Requirements:
a) In the article on data analysis as a prerequisite for machine learning, what share of data science work does it say involves data preparation, EDA, and visualization?
b) Using the article on data analysis as a prerequisite for machine learning, explain in one to three sentences why it says you would not get far with machine learning algorithms without knowing data processing.
c) Write the next part of the article on data analysis as a prerequisite for machine learning, picking up after its final sentence.

Extract provided:

::::::::

If you are an absolute Machine Learning beginner and are wondering whether data analysis is a prerequisite, then here’s the hard-fact – data analysis meaning the task of gathering data, cleaning data, exploring and visualizing data is an absolute must before one gets started on machine learning.
However, let’s also get one thing clear – machine learning is as much about linear algebra, probability theory and statistics (especially graphical models) and information theory as much as data analysis. And data analysis forms an important part of understanding — ML algorithms are used with real world data, but without the knowledge of data processing/data-science since data never comes in structured, labeled format, you wouldn’t get far with algorithms. According to a section of ML practitioners, data science and machine learning are essentially two sides to the same field.
Let’s see how data analysis will help you level up on ML
- First, you won’t be able to build a good enough model if you don’t have solid skills with data analysis
- Even if you use packaged tools like Python’s scikit-learn –that end up performing the hard math– one needs to have a solid understanding to make these tools work effectively. Because a solid understanding of exploratory data analysis and data visualization, you can’t get far in machine learning
- Even for application of tools such as caret and scikit-learn, you’ll need to be able to gather, prepare, and explore your data. You a need solid understanding of data analysis
Let’s enumerate how one can use Data Science as a platform to dive into basics of Machine Learning
1) 80% of data science work involves data prep
By now, it is common knowledge that 80% of data science work involves data preparation, EDA, and visualization and for most data scientists, data organization and manipulation is still a much-needed skill and this is where they implement all machine learning algorithms using scikit-learn.
This means when one is building machine learning models, 80% of the time will be spent in gathering data, exploring it, cleaning it, and analyzing results with data visualization.

::::::::

Data lines:
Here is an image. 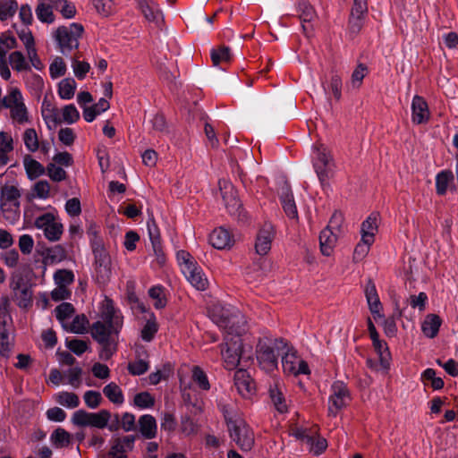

::::::::

Answers for the tasks:
a) 80%.

b) Machine learning algorithms are used with real-world data, and that data never comes in a structured, labeled format. Without data processing skills, you cannot prepare such data for the algorithms.

c)
2) Knowing how to manipulate data is critical
For beginning ML practitioners, manipulating data is more critical than understanding the math underlying the algorithm: While Linear algebra is the building block of machine learning and forms the key to understanding the statistics applied in ML, most data science practitioners have a working understanding of calculus or linear algebra.
However, they are excellent data analysts and usually lean towards the minimum requirement of math and fill in the gaps on the job. According to a data science practitioner from financial sector, if you want to be able to write an algorithm from scratch, you need a very high understanding of linear algebra. If you want to a data science practitioner, otherwise one doesn’t need a high-level knowledge of calculus to understand how an algorithm behaves.
However, in the long run advanced math is an absolute must, but in the short-term, one must focus on data-visualization/data-manipulation stack in R or Python.
This the most widely recommended package to get started for visualization/wrangling/analysis:
R: ggplot2, dplyr, tidyr, stringr
Python: numpy, pandas, matplotlib, seaborn
3) Before one dives into ML, you need to master visualization
The job description of an entry-level data scientist involves a lot of data aggregation and data visualization. This in turn helps a lot to perform exploratory data analysis. For professionals who prefer R, you can learn: ggplot2 for data visualization, including basic visualizations like scatterplots, histograms, bar charts and also learn how to use ggplot and dplyr together for exploratory data analysis. Python users can learn to use Pandas and data visualizations together for exploratory data analysis.
4) Linear algebra is defined as the workhorse of Machine Learning
That said, Linear algebra is important if you want to understand the inner workings of machine learning and gradient descent. One can’t emphasize enough the importance of grasping essential concepts of statistics and probability, given how machine learning is often dubbed as statistical learning.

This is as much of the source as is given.